Cosa farai:
1. Rispondi a queste domande sul testo dedicato alle elezioni convocate da Sunak.
(a) Prima di quale stagione nessuno si aspettava un ritorno alle urne?
(b) Quanti punti di vantaggio hanno i laburisti sui conservatori secondo i sondaggi?
(c) Per quanti anni in carica Sunak avrebbe potuto essere ricordato prolungando l'attesa?
2. Riscrivi le righe dei record dall'inizio fino alla riga che contiene "xmin=388 ymin=284 xmax=403 ymax=290", inclusa, sostituendo "glasses" con "eyeglasses" e lasciando invariato tutto il resto. Riporta soltanto queste righe.

Testo di partenza:
Ma perché Sunak ha deciso di convocare le elezioni così presto? Nessuno si aspettava un ritorno alle urne prima dell’estate. La possibilità di scegliere la data del voto è una delle prerogative più preziose a disposizione del premier, che può sfruttarla per sedare le ribellioni interne e tenere nell’incertezza l’opposizione. Come mi ha spiegato un ministro poco dopo il discorso di Sunak, “il dubbio tiene alta la tensione nell’opposizione, la mette in difficoltà e le fa spendere più denaro del previsto”.
Neutralizzare gli attacchi
Il motivo principale per cui tutti pensavano che Sunak non avrebbe indetto le elezioni così presto era di natura psicologica. Il primo ministro sa bene che la sconfitta è l’esito più probabile del voto. Secondo i sondaggi, i laburisti hanno venti punti di vantaggio sui conservatori. Dunque perché Sunak non ha prolungato l’attesa il più possibile, anche solo per essere ricordato come un leader rimasto in carica per due anni? Poi c’è anche il fatto che il primo ministro non è abituato a perdere e – come ha sottolineato il ministro con cui ho parlato – avere più tempo a disposizione significa anche “avere più chance di giocarsela. Perché in politica non sai mai cosa può saltare fuori”.

Dati forniti:

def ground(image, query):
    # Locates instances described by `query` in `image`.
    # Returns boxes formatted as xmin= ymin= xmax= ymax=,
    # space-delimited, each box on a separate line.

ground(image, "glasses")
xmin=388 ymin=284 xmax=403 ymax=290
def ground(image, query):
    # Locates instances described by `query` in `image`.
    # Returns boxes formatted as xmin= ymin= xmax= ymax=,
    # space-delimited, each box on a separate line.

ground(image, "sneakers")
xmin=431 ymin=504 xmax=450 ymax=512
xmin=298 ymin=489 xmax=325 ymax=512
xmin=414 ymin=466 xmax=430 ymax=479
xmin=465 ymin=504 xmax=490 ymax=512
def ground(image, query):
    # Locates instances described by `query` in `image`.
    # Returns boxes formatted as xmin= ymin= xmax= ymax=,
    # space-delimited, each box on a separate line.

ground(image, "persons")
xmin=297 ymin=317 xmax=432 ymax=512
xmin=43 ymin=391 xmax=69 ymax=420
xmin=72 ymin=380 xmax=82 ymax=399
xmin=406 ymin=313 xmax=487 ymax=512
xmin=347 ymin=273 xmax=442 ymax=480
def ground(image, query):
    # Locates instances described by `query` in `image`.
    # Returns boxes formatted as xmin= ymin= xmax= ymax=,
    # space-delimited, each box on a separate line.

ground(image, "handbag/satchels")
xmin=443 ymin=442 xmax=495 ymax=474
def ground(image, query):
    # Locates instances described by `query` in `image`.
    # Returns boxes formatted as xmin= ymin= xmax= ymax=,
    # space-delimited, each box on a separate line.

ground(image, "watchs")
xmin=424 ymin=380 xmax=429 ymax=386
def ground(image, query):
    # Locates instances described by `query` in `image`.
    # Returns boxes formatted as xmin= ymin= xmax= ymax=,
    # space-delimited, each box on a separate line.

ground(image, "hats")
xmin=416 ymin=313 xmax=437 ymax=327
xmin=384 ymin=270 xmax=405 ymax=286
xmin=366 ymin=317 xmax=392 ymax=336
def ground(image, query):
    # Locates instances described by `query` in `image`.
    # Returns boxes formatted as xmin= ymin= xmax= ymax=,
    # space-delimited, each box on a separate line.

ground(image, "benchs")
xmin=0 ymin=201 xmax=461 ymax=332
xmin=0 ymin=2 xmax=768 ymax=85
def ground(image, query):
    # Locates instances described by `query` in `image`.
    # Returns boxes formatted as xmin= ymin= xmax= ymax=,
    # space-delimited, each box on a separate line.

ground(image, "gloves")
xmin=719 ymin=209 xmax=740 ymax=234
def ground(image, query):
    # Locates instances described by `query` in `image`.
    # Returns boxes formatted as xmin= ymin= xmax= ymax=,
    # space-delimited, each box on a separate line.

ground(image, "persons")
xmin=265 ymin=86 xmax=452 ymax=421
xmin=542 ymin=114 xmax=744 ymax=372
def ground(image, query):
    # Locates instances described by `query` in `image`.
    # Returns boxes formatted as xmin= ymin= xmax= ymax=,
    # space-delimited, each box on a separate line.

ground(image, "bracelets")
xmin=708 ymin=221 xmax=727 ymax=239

Soluzioni:
1.
(a) Prima dell'estate.
(b) Venti punti.
(c) Per due anni.

2.
def ground(image, query):
    # Locates instances described by `query` in `image`.
    # Returns boxes formatted as xmin= ymin= xmax= ymax=,
    # space-delimited, each box on a separate line.

ground(image, "eyeglasses")
xmin=388 ymin=284 xmax=403 ymax=290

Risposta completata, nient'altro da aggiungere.